Create Security Policies

Security Policies are one of the most powerful features of ISCS and a primary reason why it achieves such efficiency while at the same time minimizing exposure to human error. For all this power, they are amazingly simple to implement. Most of the work is done by creating the PEPs, Accessors and Access Groups, and Resources and Resource Groups. Security Policies just pull them all together.

Simply drag an Access Group onto a Resource Group or vice versa to provoke the Security Policy dialog shown in figure 1.

Figure 1

Choose what type of policy this should be, whether it should be enabled and add any descriptive comment up to 255 characters. We should take a moment to digress on DENY policies. Explicit DENY policies should be made as a last resort. They add significant overhead to both the SPM and the PEP and are rarely necessary. ISCS denies by default; if it is not explicitly allowed, it is denied. That alone eliminates most requirements for explicit DENY. Best Match addresses almost all remaining issues.
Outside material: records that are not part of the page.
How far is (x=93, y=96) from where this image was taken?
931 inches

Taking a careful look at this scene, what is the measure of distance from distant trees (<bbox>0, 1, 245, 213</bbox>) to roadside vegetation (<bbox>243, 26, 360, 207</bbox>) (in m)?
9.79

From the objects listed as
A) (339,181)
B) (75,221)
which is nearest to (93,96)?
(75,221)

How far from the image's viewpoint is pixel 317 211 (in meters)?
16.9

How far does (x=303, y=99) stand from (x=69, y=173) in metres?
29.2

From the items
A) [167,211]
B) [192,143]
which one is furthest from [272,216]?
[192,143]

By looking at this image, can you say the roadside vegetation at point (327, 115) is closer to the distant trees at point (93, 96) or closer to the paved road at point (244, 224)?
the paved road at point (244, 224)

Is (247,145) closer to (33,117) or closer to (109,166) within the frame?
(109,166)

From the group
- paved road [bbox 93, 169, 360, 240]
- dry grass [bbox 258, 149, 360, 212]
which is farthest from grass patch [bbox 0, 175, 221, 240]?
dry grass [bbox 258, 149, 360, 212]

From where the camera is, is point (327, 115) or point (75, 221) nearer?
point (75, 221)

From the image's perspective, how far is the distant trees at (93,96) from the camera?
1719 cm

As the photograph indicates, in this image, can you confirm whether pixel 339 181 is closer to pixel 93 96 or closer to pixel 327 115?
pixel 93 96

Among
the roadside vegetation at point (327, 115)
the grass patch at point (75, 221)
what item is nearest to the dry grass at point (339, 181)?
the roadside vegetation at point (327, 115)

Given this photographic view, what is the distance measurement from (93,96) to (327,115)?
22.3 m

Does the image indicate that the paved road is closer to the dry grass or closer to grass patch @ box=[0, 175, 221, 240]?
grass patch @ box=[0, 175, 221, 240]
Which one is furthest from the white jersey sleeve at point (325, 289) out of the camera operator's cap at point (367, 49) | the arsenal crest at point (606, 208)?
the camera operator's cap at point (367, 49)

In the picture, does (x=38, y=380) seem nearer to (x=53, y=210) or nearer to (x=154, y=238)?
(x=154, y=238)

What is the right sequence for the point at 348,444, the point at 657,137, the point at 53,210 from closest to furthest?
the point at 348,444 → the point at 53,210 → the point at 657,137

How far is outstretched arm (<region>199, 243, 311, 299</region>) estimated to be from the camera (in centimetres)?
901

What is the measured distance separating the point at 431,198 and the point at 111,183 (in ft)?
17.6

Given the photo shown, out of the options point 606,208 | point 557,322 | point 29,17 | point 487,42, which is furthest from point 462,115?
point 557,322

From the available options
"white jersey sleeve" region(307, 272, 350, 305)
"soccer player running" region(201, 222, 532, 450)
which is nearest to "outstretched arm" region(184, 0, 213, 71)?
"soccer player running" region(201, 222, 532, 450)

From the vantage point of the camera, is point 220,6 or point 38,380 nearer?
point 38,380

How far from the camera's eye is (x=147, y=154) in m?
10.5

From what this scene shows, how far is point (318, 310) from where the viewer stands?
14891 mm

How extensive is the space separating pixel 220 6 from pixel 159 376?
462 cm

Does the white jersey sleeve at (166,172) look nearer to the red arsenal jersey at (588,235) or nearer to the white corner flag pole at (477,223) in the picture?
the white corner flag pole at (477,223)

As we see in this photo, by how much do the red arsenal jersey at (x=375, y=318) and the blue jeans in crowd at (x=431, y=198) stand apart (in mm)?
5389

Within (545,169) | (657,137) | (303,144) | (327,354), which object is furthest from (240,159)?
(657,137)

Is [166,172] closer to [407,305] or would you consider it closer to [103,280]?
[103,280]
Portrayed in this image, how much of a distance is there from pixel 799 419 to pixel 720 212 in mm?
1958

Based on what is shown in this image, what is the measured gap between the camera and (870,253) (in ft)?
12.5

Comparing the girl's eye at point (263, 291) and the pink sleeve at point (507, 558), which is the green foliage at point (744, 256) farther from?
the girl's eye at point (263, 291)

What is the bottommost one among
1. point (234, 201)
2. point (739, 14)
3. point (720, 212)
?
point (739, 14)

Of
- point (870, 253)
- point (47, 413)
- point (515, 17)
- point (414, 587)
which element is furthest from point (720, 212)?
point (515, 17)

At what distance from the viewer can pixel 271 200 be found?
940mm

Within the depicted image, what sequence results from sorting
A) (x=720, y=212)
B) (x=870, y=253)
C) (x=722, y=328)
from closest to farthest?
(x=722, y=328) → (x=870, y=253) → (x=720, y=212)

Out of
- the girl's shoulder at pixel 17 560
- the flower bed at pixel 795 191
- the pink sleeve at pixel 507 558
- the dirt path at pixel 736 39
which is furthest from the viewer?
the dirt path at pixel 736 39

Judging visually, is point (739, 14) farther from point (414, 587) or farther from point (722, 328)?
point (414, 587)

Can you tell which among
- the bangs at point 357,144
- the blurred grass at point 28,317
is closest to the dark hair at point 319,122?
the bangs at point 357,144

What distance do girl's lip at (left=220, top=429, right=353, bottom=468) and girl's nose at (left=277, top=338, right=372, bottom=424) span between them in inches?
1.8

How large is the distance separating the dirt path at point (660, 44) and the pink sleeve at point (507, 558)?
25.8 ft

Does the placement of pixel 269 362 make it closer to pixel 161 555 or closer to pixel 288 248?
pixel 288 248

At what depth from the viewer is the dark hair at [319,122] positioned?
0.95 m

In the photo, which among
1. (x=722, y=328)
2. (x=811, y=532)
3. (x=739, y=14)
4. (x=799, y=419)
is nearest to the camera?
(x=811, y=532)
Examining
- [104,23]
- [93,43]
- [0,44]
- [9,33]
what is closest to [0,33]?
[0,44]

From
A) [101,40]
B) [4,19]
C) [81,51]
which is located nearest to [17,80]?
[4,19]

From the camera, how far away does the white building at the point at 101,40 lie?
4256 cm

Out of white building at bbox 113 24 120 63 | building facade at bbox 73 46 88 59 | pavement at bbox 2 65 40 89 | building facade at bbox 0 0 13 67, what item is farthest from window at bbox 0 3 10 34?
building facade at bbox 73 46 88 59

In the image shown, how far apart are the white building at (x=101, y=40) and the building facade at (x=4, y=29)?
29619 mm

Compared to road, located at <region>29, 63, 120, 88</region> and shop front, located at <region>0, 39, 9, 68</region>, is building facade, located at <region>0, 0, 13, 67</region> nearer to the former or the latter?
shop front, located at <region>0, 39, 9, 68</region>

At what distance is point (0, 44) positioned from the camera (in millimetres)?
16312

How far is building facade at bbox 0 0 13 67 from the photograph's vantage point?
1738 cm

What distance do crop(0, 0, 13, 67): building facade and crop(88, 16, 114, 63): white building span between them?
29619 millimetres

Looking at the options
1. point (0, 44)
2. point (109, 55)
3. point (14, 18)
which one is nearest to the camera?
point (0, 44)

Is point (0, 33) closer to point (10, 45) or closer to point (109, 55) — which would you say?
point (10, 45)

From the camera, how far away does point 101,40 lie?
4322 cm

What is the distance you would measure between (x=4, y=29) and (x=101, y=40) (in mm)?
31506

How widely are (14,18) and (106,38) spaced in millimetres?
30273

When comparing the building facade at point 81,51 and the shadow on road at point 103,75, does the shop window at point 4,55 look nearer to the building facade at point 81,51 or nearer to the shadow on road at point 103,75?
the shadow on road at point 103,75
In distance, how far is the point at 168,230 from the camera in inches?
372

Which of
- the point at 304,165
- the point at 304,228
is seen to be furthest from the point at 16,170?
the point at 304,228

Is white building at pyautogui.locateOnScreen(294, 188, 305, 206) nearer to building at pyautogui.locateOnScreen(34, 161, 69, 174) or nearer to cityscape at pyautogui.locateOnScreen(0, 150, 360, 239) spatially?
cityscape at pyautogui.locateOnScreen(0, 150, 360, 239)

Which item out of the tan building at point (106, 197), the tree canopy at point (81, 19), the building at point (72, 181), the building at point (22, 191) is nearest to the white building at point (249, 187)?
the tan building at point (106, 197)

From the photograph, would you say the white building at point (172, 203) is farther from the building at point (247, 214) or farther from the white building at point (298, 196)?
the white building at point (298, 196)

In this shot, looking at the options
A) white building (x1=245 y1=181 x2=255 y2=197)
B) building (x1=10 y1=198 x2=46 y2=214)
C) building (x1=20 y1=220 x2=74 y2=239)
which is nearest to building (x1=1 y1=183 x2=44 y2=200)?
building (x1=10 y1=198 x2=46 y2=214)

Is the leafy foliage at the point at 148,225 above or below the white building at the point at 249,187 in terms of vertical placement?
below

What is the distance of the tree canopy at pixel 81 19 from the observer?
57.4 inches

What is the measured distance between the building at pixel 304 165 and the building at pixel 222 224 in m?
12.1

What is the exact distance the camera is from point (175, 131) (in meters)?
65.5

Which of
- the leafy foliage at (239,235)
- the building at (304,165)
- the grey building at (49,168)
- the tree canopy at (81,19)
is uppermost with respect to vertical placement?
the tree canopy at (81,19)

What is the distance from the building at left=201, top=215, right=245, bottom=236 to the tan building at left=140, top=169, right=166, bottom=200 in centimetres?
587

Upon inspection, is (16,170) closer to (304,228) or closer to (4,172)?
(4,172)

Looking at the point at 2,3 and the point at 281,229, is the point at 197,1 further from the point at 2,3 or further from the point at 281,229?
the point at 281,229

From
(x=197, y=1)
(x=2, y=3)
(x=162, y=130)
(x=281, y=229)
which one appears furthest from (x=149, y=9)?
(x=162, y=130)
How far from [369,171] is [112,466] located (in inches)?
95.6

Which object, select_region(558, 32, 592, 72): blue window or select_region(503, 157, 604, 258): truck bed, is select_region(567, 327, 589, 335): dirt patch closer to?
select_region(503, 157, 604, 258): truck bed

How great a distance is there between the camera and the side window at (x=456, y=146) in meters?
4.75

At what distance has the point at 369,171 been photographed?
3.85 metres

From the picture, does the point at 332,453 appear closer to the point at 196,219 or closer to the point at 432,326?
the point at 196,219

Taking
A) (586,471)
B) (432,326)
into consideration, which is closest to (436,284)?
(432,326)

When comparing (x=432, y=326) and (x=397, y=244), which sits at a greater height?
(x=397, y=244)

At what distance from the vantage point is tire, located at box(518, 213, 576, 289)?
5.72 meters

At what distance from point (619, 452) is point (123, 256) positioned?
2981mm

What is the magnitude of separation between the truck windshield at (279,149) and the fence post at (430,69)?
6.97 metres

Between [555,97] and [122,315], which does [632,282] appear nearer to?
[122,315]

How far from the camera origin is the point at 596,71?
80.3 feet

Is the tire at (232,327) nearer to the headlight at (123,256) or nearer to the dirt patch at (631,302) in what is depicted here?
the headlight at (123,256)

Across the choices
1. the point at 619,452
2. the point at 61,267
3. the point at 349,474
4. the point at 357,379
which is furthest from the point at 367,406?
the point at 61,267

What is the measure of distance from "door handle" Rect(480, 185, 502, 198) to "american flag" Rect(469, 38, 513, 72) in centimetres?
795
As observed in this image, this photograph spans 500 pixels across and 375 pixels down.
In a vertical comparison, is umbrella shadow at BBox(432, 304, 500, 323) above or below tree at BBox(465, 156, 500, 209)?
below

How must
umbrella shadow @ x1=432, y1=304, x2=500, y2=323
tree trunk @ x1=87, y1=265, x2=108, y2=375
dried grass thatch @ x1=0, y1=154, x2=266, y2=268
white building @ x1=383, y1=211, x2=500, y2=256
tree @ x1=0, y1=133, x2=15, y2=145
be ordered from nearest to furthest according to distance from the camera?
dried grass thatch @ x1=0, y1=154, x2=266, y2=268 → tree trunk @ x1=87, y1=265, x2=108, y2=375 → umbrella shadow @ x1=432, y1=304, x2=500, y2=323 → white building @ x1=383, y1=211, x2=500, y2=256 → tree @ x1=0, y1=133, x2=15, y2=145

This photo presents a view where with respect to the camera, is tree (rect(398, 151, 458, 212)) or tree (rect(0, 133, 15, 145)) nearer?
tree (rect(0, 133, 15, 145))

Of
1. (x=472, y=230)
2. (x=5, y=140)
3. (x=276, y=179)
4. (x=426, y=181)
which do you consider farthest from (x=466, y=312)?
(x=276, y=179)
Consider this example. Let's suppose that there is a malicious public web server where a new trojan is sending stolen password files. We might consider creating a Resource Group named Internet Banned Sites and adding a Resource for HTTP on this malicious server to the Resource Group and creating a DENY policy for it. That would work but there is a better way. General HTTP Internet access comes through a policy granting access to HTTP to the World server (IP address If we simply define the malicious server as Best Match enabled, it will be excluded from the World Server's range and users will not longer have access to it by virtue of their access to the World Server.

Existing policies may be enabled or disabled by clicking the enabled checkbox.